Saneet Kamath - Analyst
Okay. But I guess then doesn't limiting the number of product providers in some ways go against what the DOL is trying to do, which appears to me to be give as many options as possible?
Glenn Williams - CEO
No. We -- first of all, Saneet, we operate in a simpler model with a simpler product set already -- a narrower set of products, which we believe is appropriate for the middle market. That said, each of our mutual fund (inaudible) providers -- mutual fund providers, more specifically, have a large number of products within their product set that cover all the asset classes. And so we can give appropriate coverage to the asset classes as needed through a narrower set of providers than perhaps a more traditional up-market company might find it necessary to do to meet the demands of the consumer. But we don't believe there's a conflict in this view of what we're trying to accomplish and the DOL's view of breadth of product offering because we will have coverage of all asset classes.
Saneet Kamath - Analyst
Understood. And then I guess the last one on this is just -- we talked again, I think, about this on the last call. But just on the expense side, there's been a lot of figures thrown out there about expense increases for the industry related to this. Have you done any more work on where expenses could go if this thing goes through?

- DATASET EXTRACT
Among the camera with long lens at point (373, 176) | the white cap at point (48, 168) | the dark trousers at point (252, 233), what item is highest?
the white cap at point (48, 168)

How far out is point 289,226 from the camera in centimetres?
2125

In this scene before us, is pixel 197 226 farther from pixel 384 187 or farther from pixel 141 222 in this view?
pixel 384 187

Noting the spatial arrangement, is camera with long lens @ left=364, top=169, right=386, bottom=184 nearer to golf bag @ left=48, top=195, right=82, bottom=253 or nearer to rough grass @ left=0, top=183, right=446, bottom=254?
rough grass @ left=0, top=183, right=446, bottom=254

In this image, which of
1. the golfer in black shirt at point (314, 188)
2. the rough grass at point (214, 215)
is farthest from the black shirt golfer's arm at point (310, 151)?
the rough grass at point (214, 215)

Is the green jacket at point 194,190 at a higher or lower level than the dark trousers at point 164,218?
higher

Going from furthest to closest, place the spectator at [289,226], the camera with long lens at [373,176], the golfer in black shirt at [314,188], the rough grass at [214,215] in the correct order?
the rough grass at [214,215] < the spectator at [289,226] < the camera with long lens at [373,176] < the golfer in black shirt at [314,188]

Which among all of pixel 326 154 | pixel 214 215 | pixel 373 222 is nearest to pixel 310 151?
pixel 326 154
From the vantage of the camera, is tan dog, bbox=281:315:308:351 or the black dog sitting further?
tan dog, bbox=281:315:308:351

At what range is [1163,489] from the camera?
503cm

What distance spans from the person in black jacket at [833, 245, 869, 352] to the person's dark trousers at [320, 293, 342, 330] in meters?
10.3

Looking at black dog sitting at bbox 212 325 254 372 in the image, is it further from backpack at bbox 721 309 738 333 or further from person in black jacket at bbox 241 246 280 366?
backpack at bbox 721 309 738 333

- COMPLETE THE FOLLOWING
(A) In the call transcript, quote each sentence of the CEO's reply that contains the phrase "asset classes."
(B) Write the next part of the call transcript, picking up after the analyst's question about expenses.

- OUTPUTS FOR THE TASKS
(A)
That said, each of our mutual fund (inaudible) providers -- mutual fund providers, more specifically, have a large number of products within their product set that cover all the asset classes.
And so we can give appropriate coverage to the asset classes as needed through a narrower set of providers than perhaps a more traditional up-market company might find it necessary to do to meet the demands of the consumer.
But we don't believe there's a conflict in this view of what we're trying to accomplish and the DOL's view of breadth of product offering because we will have coverage of all asset classes.

(B)
Glenn Williams - CEO
Yes. Again, we have looked at that and, of course, we have a very robust process in place today to operate under the current rules and feel like that covers most of the bases. Some of the things that are being discussed by the DOL that have been mentioned by the leadership of the DOL as potential for change as the rule evolves are managing the types of processes that create these expenses. So number one is we feel like we have most of the bases covered with our infrastructure in place today. The things that may not be covered that we're trying to get clarity on are the topics of discussion that the DOL is working to address and simplify because the entire industry has raised that as an expense question and the possibility of building that infrastructure in time. So we feel good on both fronts -- that the things that are new and unusual, if you will, are being looked at by the DOL, and yet we have infrastructure in place that can accommodate most of what we anticipate will be needed.
Saneet Kamath - Analyst
Okay. Thank you.
Operator
Next we have Ryan Krueger of KBW.
Glenn Williams - CEO
Good morning, Ryan.
Ryan Krueger - Analyst
Hi. Good morning. Just one follow-up on the level of commission options. Do you think it would be feasible to have the level of the commissions be similar to, I guess, the average all-in commission that you have now under that type of option?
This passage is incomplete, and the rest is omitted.